В своей же империи царь был больше озабочен укреплением государственной безопасности, в частности, созданием многочисленных военных поселений, где солдаты сочетали службу с сельскохозяйственным трудом. Предполагалось, что в случае войны это позволит в короткие сроки в несколько раз увеличить численность войск. Организация поселений была поручена генералу Алексею Аракчееву.

Про этого любителя муштры ходил следующий анекдот: инспектируя роту артиллерии, которой командовал будущий герой войны 1812 года Алексей Ермолов, Аракчеев нашел лошадей в неудовлетворительном состоянии и строго заметил: «Знаете ли, сударь, что от этого зависит вся репутация ваша?» — «К несчастью знаю, — отвечал Ермолов, — наша репутация часто зависит от скотов».

За малейшую провинность военных поселян, которые от рассвета до зари без устали маршировали и работали, ждали розги и шпицрутены. Тяжелые условия службы приводили к восстаниям. Летом 1819 года взбунтовались солдаты Чугуевского полка в Харьковской области, требуя отмены поселений. Для подавления выступления пришлось привлечь четыре пехотных полка и две артиллерийские роты.

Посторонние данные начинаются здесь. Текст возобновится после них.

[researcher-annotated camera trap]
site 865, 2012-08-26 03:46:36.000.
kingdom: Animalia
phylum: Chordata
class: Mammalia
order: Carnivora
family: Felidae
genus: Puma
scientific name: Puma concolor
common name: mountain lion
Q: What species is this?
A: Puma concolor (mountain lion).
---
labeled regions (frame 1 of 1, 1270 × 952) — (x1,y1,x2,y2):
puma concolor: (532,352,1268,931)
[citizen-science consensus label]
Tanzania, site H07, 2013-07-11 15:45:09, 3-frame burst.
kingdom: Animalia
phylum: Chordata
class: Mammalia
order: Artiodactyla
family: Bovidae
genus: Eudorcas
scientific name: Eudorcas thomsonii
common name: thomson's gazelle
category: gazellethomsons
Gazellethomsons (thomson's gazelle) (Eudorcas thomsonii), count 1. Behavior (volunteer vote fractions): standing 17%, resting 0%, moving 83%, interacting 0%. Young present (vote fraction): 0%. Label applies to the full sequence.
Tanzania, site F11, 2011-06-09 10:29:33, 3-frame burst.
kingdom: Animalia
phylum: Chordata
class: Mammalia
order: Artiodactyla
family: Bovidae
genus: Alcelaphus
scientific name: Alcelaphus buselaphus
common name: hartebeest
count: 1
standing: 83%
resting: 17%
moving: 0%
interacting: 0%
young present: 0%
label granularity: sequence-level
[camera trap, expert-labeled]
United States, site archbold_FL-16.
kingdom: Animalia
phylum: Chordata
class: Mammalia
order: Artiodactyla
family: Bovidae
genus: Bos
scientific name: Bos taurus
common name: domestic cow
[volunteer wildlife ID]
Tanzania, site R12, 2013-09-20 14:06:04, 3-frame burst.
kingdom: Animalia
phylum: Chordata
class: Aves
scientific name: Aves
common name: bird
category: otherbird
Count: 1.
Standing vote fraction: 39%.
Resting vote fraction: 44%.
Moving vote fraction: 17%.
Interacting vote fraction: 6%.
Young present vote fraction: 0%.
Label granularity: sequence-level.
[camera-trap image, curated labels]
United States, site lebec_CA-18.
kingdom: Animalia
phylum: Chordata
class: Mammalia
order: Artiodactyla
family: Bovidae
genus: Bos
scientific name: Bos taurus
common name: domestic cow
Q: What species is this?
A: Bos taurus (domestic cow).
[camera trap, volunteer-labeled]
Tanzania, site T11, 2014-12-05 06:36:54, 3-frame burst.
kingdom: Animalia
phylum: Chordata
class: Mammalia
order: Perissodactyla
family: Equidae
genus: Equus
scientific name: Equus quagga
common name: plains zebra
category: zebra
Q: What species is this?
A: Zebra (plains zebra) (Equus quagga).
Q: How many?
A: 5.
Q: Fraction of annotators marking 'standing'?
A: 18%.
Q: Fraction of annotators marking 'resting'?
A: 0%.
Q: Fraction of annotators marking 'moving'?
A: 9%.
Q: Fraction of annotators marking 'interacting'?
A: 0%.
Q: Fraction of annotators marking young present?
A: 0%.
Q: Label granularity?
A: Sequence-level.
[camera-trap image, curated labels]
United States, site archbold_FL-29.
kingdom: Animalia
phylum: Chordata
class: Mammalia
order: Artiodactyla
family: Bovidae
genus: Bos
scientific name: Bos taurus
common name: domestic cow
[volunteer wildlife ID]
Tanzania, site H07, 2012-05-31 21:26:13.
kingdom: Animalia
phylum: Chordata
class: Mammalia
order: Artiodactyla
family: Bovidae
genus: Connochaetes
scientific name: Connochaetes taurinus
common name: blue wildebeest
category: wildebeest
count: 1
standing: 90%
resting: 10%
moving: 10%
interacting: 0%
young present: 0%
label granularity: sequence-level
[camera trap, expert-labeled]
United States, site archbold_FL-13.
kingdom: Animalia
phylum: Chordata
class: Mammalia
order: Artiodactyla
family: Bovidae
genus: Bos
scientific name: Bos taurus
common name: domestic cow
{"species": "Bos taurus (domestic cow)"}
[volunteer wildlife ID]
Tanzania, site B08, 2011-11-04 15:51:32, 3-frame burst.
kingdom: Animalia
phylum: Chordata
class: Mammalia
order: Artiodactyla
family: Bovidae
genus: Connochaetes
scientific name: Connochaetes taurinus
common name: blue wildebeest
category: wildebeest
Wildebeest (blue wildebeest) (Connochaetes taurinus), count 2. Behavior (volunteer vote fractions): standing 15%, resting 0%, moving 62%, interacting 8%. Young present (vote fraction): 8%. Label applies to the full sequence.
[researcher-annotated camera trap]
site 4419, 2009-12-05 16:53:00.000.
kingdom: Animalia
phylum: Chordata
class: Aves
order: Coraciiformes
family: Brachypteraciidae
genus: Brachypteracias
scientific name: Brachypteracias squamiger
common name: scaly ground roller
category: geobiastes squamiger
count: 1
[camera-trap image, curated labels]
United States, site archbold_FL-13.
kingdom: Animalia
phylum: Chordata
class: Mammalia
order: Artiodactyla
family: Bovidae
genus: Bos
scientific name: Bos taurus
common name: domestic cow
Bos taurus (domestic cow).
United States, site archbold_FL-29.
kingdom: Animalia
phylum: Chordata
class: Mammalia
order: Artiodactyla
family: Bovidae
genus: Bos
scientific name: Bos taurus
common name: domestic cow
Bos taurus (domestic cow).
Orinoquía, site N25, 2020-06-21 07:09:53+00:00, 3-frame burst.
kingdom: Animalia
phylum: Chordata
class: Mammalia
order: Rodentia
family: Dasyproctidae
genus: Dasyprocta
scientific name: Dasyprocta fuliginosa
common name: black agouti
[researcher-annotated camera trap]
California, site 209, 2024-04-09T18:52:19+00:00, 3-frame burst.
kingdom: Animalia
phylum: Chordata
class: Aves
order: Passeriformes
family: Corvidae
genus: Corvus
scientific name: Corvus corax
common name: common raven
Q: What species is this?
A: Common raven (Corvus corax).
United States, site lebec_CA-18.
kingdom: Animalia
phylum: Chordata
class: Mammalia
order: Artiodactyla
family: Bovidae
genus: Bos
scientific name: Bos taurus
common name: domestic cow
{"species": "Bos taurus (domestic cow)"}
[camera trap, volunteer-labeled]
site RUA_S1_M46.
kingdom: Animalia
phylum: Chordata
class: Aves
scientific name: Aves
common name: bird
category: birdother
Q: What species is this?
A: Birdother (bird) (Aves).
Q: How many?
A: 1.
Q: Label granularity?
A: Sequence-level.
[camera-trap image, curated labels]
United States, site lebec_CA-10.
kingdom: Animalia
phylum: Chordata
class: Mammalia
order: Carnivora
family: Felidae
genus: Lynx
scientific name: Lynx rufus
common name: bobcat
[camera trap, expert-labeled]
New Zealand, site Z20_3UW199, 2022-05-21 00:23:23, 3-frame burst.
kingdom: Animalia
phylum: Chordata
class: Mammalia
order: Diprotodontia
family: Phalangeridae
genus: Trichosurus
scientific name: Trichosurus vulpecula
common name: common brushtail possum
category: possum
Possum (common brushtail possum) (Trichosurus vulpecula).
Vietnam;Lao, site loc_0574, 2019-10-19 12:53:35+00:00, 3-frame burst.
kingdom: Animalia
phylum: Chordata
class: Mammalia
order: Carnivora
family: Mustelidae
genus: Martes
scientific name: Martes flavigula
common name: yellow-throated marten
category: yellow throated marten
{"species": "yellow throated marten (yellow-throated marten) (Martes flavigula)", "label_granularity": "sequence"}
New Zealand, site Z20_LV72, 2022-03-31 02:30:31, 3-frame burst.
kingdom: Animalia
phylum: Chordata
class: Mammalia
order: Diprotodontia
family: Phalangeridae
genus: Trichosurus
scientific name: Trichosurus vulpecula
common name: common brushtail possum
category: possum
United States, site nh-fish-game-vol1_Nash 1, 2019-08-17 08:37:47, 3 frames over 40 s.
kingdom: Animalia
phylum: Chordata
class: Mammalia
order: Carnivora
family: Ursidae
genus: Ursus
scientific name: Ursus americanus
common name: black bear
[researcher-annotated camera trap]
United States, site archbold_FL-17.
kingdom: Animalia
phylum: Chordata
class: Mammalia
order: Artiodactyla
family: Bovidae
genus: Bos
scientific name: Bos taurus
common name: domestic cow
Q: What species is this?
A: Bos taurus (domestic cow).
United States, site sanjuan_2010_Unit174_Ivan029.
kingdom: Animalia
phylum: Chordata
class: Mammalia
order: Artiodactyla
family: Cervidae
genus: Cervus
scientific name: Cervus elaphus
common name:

Неспокойно было и в элитных частях. В октябре 1820 года солдаты лейб-гвардии Семеновского полка, недовольные жестокостью нового командира полковника Федора Шварца (ставленника Аракчеева), доходившей до унижения личного достоинства подчиненных, отказались идти в караул. В ответ весь полк был препровожден в Петропавловскую крепость. Часть была распущена (затем набрана снова), а солдат и офицеров перевели в отдаленные гарнизоны империи.

Среди семеновцев, которых направили из гвардии в армию, был и один из будущих руководителей Южного общества подполковник Сергей Муравьев-Апостол.

Репрессии коснулись не только военных. В 1820 году Пушкин был вызван к генерал-губернатору Петербурга графу Михаилу Милорадовичу для дачи объяснений по поводу ряда своих стихотворений. В частности, эпиграммы на Александра I.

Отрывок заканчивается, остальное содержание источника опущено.